# Gender and construct form of numerals in Modern Hebrew



## trigel

Why do I see forms like ארבעת/ששת הנשים a lot? Isn't ארבעת the masculine construct form and shouldn't it be ארבע הנשים? If this is an error, then how formal is the correct usage?


----------



## origumi

This is an error.


----------



## GeriReshef

Most of the Israelis are doing a  lot of mistakes involving numbers and numerals.
ששת הנשים is a prevailing error which sounds "correct",
שש אנשים is a prevailing error which sounds to most of us incorrect.


----------



## trigel

How high register is "shesh hanashim" compared to "sheshet hanashim"?


----------



## GeriReshef

ששת הנשים isn't correct but a lot of people use this form and that is why it sounds "correct".
שש הנשים is the correct option, but would probably sounds a little bit formal.


----------



## trigel

Why do there seem to be masculine construct numerals modifying feminine nouns in the Bible? For example:
וּשְׁלֹשֶׁת נְשֵׁי-בָנָיו


----------



## GeriReshef

trigel said:


> Why do there seem to be masculine construct numerals modifying feminine nouns in the Bible? For example:
> וּשְׁלֹשֶׁת נְשֵׁי-בָנָיו


Maybe because they didn't have yet the Academy of Hebrew Language..


----------



## TalomedIvrit

Does that mean if I want to say "Six women ate dinner", that   שש נשים אכלו is incorrect, and that the two acceptable forms are  שש הנשים אכלו and  ששת נשים אכלו


----------



## trigel

TalomedIvrit said:


> Does that mean if I want to say "Six women ate dinner", that שש נשים אכלו is incorrect, and that the two acceptable forms are שש הנשים אכלו and ששת נשים אכלו



_Shesh _is the correct feminine for both absolute and construct (construct numbers are only used with definite nouns like so: "sheshet ha-anashim", except 2 which is always _shney/shtey_ when modifying a noun regardless of its definiteness: _shtey (ha)nashim_).

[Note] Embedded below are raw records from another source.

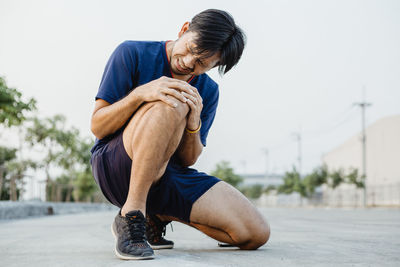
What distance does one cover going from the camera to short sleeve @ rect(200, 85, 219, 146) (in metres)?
3.56

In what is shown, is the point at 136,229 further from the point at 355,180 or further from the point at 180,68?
the point at 355,180

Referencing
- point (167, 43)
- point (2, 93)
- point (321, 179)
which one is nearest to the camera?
point (167, 43)

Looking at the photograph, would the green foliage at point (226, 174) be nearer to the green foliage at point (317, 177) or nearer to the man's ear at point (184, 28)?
the green foliage at point (317, 177)

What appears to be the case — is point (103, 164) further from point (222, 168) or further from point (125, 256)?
point (222, 168)

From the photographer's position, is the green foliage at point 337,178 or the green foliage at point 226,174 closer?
the green foliage at point 337,178

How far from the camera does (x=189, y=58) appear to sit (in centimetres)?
297

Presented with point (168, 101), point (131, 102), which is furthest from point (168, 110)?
point (131, 102)

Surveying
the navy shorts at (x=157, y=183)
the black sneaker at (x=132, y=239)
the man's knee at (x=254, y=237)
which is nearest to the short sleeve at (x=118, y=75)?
the navy shorts at (x=157, y=183)

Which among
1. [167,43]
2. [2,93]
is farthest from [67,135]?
[167,43]

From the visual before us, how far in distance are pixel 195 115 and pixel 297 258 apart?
1.04m

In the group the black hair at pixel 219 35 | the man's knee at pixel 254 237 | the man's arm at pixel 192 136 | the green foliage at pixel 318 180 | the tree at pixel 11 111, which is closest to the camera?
the man's arm at pixel 192 136

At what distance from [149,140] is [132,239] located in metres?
0.56

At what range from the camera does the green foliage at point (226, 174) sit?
73.0m

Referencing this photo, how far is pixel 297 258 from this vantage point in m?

Hence _shesh nashim akhlu _means "six women ate", _shesh hanashim akhlu _is "_the_ six women ate". _Sheshet hanashim_ is an erroneous, but frequent informal variant of this construction.


----------



## GeriReshef

I checked (with some experts) and thought a little bit about that: you may find today a lot of "errors" in the Bible.
I write "errors" because there were no grammatical rules to the Hebrew in those times.
Today if somebody have sayed ששת הנשים we (=those who know the grammatical rules and are aware to them) would treat it as an error though to most of the native Hebrew speakers it would sound OK.
The modern grammatical rules are derived from the "main stream" of the Bible language.


----------